JPPF, java, parallel computing, distributed computing, grid computing, parallel, distributed, cluster, grid, cloud, open source, android, .net

The open source
grid computing

 Home   About   Features   Download   Documentation   On Github   Forums 
March 28, 2023, 10:56:39 PM *
Please login or register.

Login with username, password and session length
Advanced search  
News: New users, please read this message. Thank you!
Home Help Search Login Register
Pages: [1]   Go Down

Author Topic: Architecture suggestions for 5000 nodes  (Read 3806 times)


  • JPPF Knight
  • **
  • Posts: 17
Architecture suggestions for 5000 nodes
« on: October 31, 2011, 05:45:37 PM »

Hello everybody,

First of all, I´d like to thank JPPF team for this awesome project. Currently we have JPPF running in 200 nodes with only one driver (5gb memory), and it is running really well. It allowed us to reduce a processing of 7 hours to 7 minutes.

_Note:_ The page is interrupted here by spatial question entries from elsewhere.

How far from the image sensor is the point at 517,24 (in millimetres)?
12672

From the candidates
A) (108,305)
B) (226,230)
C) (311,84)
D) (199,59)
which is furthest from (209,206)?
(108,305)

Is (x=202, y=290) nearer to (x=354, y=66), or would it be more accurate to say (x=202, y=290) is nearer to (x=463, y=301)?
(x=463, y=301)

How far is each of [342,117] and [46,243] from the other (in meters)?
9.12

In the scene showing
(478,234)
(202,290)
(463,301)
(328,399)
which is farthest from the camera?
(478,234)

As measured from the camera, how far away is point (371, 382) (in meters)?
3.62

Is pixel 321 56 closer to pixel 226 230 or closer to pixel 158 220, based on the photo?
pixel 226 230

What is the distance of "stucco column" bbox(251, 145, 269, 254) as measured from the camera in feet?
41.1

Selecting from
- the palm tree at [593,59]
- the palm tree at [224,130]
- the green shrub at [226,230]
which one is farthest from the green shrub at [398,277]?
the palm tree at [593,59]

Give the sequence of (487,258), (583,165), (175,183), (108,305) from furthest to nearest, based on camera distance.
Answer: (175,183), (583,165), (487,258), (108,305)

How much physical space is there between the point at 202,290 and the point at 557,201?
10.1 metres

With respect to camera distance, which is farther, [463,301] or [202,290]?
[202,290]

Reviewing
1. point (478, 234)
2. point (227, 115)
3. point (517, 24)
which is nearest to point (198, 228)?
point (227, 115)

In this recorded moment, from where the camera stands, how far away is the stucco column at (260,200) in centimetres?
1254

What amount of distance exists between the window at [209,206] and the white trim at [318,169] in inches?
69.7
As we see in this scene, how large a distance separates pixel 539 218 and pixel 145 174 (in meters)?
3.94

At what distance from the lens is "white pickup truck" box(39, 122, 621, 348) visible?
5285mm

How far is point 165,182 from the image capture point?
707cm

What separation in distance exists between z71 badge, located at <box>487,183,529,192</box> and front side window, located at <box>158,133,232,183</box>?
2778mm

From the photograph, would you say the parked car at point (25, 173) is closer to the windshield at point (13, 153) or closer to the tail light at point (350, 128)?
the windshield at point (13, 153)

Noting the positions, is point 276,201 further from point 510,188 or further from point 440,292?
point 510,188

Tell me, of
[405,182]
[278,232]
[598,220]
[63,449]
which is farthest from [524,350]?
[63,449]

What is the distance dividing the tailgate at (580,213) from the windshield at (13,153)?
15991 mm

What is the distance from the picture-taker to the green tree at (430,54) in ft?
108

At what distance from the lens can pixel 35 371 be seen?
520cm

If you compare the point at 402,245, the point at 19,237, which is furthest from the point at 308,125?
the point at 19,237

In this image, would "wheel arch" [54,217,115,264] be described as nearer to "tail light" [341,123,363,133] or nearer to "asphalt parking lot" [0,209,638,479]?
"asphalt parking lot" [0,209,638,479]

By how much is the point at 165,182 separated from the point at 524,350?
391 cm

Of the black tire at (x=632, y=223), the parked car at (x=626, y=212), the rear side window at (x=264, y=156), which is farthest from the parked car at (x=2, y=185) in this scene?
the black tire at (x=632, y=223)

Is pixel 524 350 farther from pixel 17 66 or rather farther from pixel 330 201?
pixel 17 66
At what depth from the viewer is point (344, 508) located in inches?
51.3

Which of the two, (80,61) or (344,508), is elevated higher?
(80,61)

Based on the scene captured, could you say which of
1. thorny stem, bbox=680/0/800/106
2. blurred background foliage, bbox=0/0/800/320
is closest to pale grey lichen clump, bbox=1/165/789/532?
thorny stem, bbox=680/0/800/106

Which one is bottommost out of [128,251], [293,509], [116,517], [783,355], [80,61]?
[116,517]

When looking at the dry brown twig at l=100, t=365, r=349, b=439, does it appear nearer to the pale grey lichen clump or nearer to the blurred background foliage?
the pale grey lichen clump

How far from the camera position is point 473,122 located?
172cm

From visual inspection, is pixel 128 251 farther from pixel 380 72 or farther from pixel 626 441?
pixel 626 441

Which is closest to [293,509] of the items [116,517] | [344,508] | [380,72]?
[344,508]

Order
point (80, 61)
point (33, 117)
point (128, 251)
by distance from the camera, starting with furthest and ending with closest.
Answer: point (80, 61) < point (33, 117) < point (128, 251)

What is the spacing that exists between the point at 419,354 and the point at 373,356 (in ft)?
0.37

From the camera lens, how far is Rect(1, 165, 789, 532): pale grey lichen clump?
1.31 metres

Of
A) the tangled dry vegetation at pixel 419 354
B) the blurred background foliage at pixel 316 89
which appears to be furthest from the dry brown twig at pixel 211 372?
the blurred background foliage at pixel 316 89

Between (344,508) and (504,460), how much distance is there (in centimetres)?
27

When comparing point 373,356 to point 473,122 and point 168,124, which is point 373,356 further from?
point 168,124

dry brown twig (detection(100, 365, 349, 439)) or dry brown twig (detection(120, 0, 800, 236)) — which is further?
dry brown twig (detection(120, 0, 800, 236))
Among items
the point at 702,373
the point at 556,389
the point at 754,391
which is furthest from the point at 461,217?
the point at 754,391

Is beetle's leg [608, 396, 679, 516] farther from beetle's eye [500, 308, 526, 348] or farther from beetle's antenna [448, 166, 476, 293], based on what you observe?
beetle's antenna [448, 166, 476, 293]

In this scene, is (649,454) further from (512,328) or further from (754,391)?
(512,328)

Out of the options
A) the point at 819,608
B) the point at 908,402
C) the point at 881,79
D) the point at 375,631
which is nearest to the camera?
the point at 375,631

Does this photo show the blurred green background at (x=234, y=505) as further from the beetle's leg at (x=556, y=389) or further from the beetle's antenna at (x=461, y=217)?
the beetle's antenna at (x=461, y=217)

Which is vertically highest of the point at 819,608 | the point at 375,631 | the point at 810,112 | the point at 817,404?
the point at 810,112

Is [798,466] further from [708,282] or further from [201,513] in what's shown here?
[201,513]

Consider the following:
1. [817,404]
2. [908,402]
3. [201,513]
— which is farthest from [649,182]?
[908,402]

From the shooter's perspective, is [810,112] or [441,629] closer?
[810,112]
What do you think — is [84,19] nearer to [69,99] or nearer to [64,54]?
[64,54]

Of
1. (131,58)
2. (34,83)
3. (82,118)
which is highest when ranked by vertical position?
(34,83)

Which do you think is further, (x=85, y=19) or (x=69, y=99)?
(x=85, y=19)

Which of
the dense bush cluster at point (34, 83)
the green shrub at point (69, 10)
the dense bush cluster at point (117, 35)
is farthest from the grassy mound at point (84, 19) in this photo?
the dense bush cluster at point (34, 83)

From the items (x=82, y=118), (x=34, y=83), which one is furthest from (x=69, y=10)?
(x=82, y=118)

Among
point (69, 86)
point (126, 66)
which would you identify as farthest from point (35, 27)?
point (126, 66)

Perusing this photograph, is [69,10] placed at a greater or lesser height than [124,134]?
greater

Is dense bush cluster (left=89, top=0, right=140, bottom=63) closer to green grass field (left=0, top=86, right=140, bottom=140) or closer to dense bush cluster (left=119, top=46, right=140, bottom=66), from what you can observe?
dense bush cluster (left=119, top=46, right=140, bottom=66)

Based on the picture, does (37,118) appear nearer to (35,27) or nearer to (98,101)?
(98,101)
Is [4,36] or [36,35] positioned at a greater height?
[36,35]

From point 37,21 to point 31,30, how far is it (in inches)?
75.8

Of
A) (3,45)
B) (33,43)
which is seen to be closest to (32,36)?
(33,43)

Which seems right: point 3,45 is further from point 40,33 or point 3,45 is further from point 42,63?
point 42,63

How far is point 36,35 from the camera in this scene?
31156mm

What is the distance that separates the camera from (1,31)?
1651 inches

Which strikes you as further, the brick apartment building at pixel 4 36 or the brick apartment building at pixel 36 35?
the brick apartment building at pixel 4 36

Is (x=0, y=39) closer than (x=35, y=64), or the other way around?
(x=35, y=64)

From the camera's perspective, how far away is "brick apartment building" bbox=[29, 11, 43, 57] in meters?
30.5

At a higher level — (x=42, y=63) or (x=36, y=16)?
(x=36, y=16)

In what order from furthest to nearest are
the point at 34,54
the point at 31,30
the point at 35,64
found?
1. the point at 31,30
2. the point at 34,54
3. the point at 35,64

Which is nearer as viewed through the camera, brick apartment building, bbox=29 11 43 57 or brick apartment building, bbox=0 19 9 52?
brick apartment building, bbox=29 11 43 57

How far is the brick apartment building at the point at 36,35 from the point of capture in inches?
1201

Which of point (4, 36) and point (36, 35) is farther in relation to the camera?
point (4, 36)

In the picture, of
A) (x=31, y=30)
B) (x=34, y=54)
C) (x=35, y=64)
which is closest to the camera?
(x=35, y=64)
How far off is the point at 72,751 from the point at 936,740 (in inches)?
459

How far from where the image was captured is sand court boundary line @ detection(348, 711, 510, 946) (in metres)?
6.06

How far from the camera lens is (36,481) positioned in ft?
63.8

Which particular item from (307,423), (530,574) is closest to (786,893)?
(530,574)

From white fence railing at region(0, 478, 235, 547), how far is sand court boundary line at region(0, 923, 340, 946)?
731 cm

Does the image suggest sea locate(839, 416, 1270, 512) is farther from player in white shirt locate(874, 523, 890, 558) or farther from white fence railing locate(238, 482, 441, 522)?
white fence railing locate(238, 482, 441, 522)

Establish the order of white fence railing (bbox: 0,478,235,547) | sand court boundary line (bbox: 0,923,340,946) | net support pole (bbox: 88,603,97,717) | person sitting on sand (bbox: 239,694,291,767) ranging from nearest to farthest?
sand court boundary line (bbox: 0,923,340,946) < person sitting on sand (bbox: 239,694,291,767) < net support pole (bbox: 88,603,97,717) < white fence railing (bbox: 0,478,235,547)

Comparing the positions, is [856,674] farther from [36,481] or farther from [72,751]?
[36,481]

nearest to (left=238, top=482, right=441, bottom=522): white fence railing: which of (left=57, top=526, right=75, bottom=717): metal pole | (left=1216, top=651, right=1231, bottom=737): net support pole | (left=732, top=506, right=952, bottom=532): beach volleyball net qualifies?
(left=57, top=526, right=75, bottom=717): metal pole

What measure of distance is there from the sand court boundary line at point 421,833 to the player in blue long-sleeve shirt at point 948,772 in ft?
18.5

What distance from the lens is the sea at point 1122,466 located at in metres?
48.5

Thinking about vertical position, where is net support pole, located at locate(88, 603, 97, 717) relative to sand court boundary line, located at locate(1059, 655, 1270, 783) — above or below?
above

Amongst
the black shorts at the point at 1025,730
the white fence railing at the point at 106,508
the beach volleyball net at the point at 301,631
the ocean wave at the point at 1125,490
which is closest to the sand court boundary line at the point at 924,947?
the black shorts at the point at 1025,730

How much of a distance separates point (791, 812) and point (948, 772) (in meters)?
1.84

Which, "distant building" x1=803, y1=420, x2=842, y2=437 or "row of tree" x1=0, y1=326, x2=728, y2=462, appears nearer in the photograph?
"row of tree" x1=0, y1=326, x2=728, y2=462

Now we have plans to increase our grid to 5000 nodes, so we need your insight about it. Can JPPF handle it? Can a single driver handle all nodes? If yes, what kind a machine is required for that? If no, what kind of driver hierarchy do you recommend?

I know that this is a huge grid, so please don't hesitate to answer that you don't know if you don't, than I will go ahead with a POC to check that and will let you know.



  • JPPF Knight
  • **
  • Posts: 17
Re: Architecture suggestions for 5000 nodes
« Reply #1 on: November 10, 2011, 01:05:59 PM »

Hey guys,

Please share your thoughts on this. I need to have at least some feeling about it before allow my project to alocate this huge number of nodes in the grid.



  • Administrator
  • JPPF Council Member
  • *****
  • Posts: 2272
    • JPPF Web site
Re: Architecture suggestions for 5000 nodes
« Reply #2 on: November 14, 2011, 01:51:36 PM »

Hello Bruno,

I do not have the experience with such a large grid, but I can provide some pointers.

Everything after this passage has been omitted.